Но и теперь не переносишься мысленно к цели, не строишь замков будущего путешествия, потому что они уже построены однажды ночью в Москве, когда вдруг очнулся с томительным ощущением только что привидевшегося сна. И в это время, пока лежишь в темноте с открытыми глазами, и доходит до тебя, что в твоем сне действительно сон, а что самая настоящая явь, и в какой степени они дополняют и стоят друг друга, в этот момент потихоньку толкается вроде бы посторонняя мысль: «Поехать… Съездить… Ну, хотя бы еще раз, последний…» Потом долго не спишь, представляешь все те места, былые и возможные новые впечатления, лица друзей, разговоры… Наутро, опять проснувшись, смутно чувствуешь нечто важное, происшедшее в тебе за ночь, и вспоминаешь — что, и с крепнущей уверенностью подтверждаешь себе: «Да-да, ехать!» После чего твоя жизнь, помимо отвлеченного и, разумеется, высокого, наполняется еще конкретным, близким, сиюминутным смыслом: идти в Союз писателей, убедительно излагать, зачем тебе нужна командировка на Чукотку и почему именно на остров Врангеля и в Уэлен, что на острове Врангеля «родильный дом» белых медведей и овцебыки, а в Уэлене «известная всему миру косторезная мастерская»… И во все эти дни формальностей и сборов продолжают строиться, разрушаться и вновь возводиться те самые замки… В самолете же, повторяю, — впрочем, может быть, это мое сугубо личное впечатление, — будто выключаешься из жизни. Все, что касается будущего, замерло в расплывчатом, туманном определении: «Вот прилечу, тогда…» — оставленное прошлое еще более неясно и отдаленно: «Вот вернусь, и тогда…» — а настоящего как бы вовсе нет. Решаешь ли кроссворд в старом журнале, не припомнив, как всегда, реку в Южной Америке, пьесу Горького и областной центр в РСФСР. «Может, Магадан?! — сверкает догадка. — Нет, не подходит…» Читаешь ли специально захваченную в дорогу книгу, ничто не ложится на душу, не будит ни мысли, ни чувства, и взору не на чем остановиться: за иллюминатором опять слепящая пустота, устланная понизу непроницаемым покровом облаков…
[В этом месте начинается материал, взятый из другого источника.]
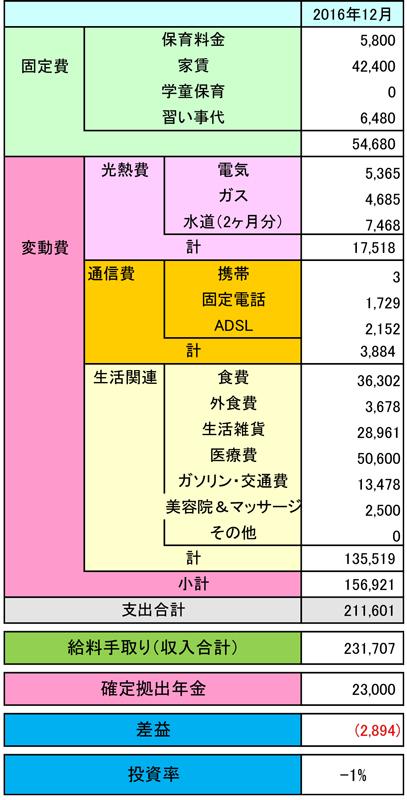 2016年12月の母子家庭の家計簿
Но вот и Магадан, и при виде знакомых очертаний сопок — сопок 57-го километра — становится как-то спокойно, будто приехал окончательно и никуда больше не надо торопиться. Просторное, пронизанное светом здание нового аэропорта; на каменной плите пола, против входных дверей, золотистой проволочкой выписана дата открытия: «5.XII.73». Июль, народу в залах ожидания немного, желающих улететь в Анадырь просят подойти к регистрационной стойке. Желающих!.. Через какой-нибудь месяц-полтора этих «желающих» наберется столько… Мне надо в Анадырь, но прыгнуть сейчас еще на полторы тысячи километров — это значит просто не осознать, не прочувствовать такой дороги. Так называемая экономия времени, к которой призывает Аэрофлот, может быть, необходима человеку деловому, но совсем не нужна путешествующему, ибо путешествие по природе своей, по самому звучанию этого слова: путешествие — должно быть размеренно, неторопливо и обстоятельно. И при современных скоростях все-таки сохраняется, если не обостряется потребность в старинной неспешной езде. Поэтому хотя бы на несколько дней, но в Магадане обязательно надо остановиться, перевести дух, оглядеться, возместить украденное самолетом время, пространство и ощущение дороги, помыслить себя в новом состоянии, приуготовиться к Северу — то есть совершить все то, что в прежнем путешественнике происходило само собой, естественно и постепенно…

Но в Магадане, как я говорил, я вдруг обнаружил, что времени-то у меня в обрез, и потому на следующий день уже летел дальше, в сторону острова Врангеля. К вечеру я очутился на Мысе Шмидта.

4

Мыс Шмидта, резко выступающий в море, назывался чукчами Рыркайпий — Моржовый. На старых русских картах значился как Северный. Это название было дано ему в 1778 году английским мореплавателем Джемсом Куком, который из-за тяжелых льдов не смог пройти Северо-Западным проходом и повернул исследовать сибирские берега. После известной экспедиции 1933–1934 гг. на пароходе «Челюскин», возглавляемой полярным исследователем, профессором О. Ю. Шмидтом, мыс был переименован в его честь…

Я попал сюда впервые. Место показалось мне довольно унылым, главным образом, из-за того, что сопки, единственное украшение пустынного северного пейзажа, отступили тут от берега очень далеко. В близком море, возле горизонта, отчетливо и прочно утвердился мираж — скопления светлых прямоугольников, которые все находят очень похожими на кварталы современного города. Что же касается реального поселка, на берегу, то он выглядит не столь нарядно: коробки домов монотонного серого цвета на голой серой земле. К тому же — обильная летняя пыль… Как сказали бы мои магаданские друзья — «типичный антропогенный ландшафт без каких-либо биогенных компонентов». Шофер райкомовской машины Саша в ответ на мое первое впечатление согласился: «Да, красивого мало… — Но тут же бодро возразил: — Зато у нас — миражи!»

Шмидтовский район образовался недавно, три года назад, объединив частично территории Чаунского и Иультинского районов. Остров Врангеля также относится к Шмидтовскому району, и, следовательно, район может гордиться первым в области заповедником. Впрочем, по этому поводу здесь пока только недоумевают… И секретарь райкома партии Герман Васильевич Станкевич, узнав, что я еду на остров, сразу заговорил о врангелевских оленях. Об этой проблеме я уже был наслышан.